[MLton] property-list vs. hashtable
Matthew Fluet
fluet@cs.cornell.edu
Thu, 2 Dec 2004 09:12:20 -0500 (EST)
[Greg asked this question, and I didn't have a good answer:]
What is the advantage of using property lists vs using a hashtable?
It does seem to me that one could implement:
signature PROPERTY_LIST =
sig
type t
val new: unit -> t
val newProperty: unit -> {add: t * 'a -> unit,
peek: t -> 'a option}
end
as
functor PropertyList(H: HASH_TABLE): PROPERTY_LIST =
struct
datatype t = T of Word.word * unit ref
local
fun pseudo-rand () = ...
in
fun new () = T (pseudo-rand(), ref ())
end
fun newProperty () =
let
val ht = HashTable.new {hash = fn T (w, _) => w}
...
end
end
Both are trying to maintain the illusion of constant-time lookups, by
different methods. PropertyLists via keeping the list length short (i.e.,
one needs to call destroy and clear). HashTables via having a good hash
that keeps the table balanced.
HashTables seem to have the advantage that all of the space held by the
properties are only kept live by the hash-table itself (which is caught up
in the add/peek function closures); hence, when the add/peek functions
are collected, the properties go away.
On the other hand, PropertyLists have the advantage that we can reclaim
the space of properties as soon as we are done with a piece of the AST.

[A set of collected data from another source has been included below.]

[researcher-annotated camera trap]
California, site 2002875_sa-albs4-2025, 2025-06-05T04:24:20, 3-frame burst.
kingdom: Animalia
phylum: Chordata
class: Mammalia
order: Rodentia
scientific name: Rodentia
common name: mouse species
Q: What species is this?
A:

What I'm trying to say is that may of our optimizations look like:
val {labelInfo : Label.t -> ???, ...} = Property.new (Label.plist, ...)
val shrink = shrinkFunction globals
val functions =
List.revMap
(functions, fn f =>
let
val f = Function.make {...}
val f = shrink f
in
f
end)
The shrink of the function automatically calls Label.clear on each label
within this function; hence, we reclaim all of the space held by
properties associated with labels, because they are not needed while
processing the next function. We could acheive this with the hash-tables
by resetting the table. However, a varInfo : Var.t -> ??? is a bit
trickier, because we may have varInfo properties associated with globals
that we do not want to reset, because they are still needed.
So, I guess it really is just a question of usage. I can see situations
where each implementation would have its advantages.